Reproduce word for word the part of the lobby confrontation story that begins at the words "I shook my head." and stops after "at me expectantly.".

■ **Text passage**

::::

©Arlene R. Taylor PhD

Entering the lobby, I walked right into high drama. The principle actor was a slim young woman who was fairly vibrating with emotion. “That’s insulting, demeaning, sexist, racist, and you WILL pay for it!” she screamed, her long pony tail racing in circles.

Noticing me, individuals in the group began melting away until only the drama queen was left. Hands on her hips, ponytail still swinging, she glared in my direction and fairly spat out the words: “I expect you’re going to put me down, too!” When I remained silent she continued, “Did you hear what that b____ said to me? Did you?”

I shook my head. Negative.

“Well! She told me to get my s____ together! That’s what!”

I refrained from smiling. It was difficult, however, based on the performance I’d just witnessed.

“If she’d said that to you, what would you have done?” the young woman demanded, staring at me expectantly.

“I don’t know what triggered her comment,” I responded. "At this stage of my growth and development, however, I’d probably try to figure out what I could learn from it before I did anything.”

“You are pathetic!” was her response, although her posture relaxed ever so slightly7 and her hands fell from her hips. “What could I possible learn from it?”

::::

■ **Given records**
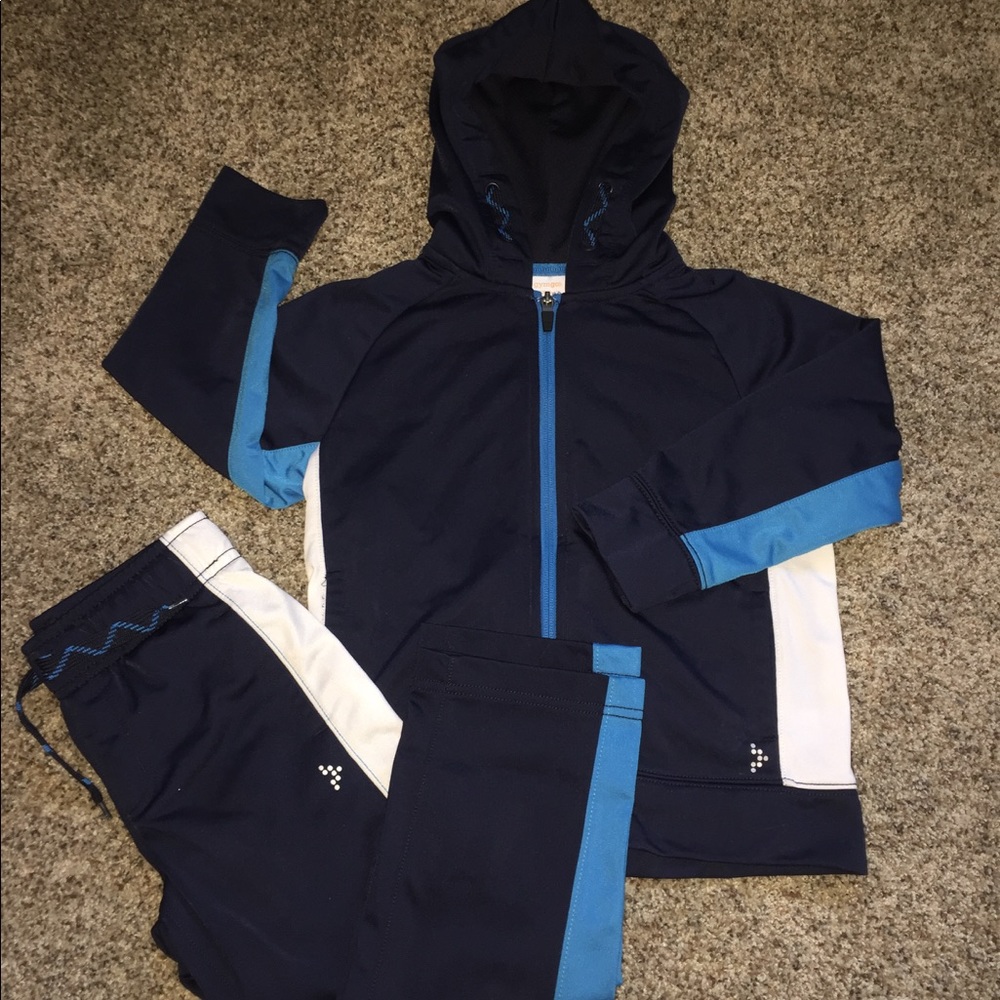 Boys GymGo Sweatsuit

::::

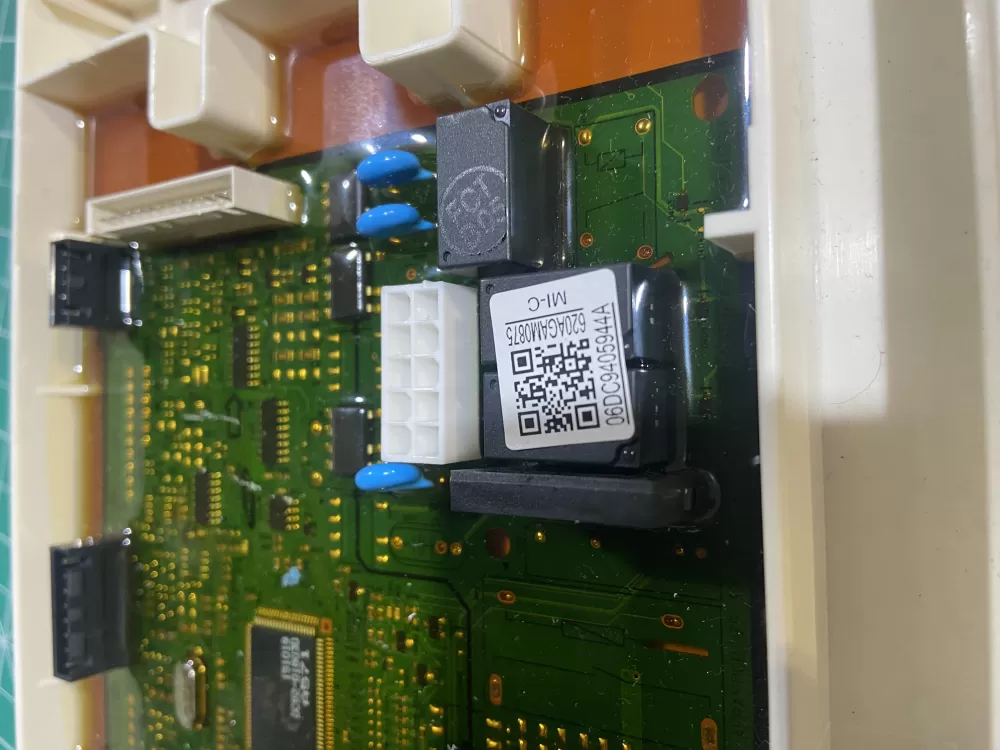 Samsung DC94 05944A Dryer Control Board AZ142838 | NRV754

::::

■ **Response box**
I shook my head. Negative.

“Well! She told me to get my s____ together! That’s what!”

I refrained from smiling. It was difficult, however, based on the performance I’d just witnessed.

“If she’d said that to you, what would you have done?” the young woman demanded, staring at me expectantly.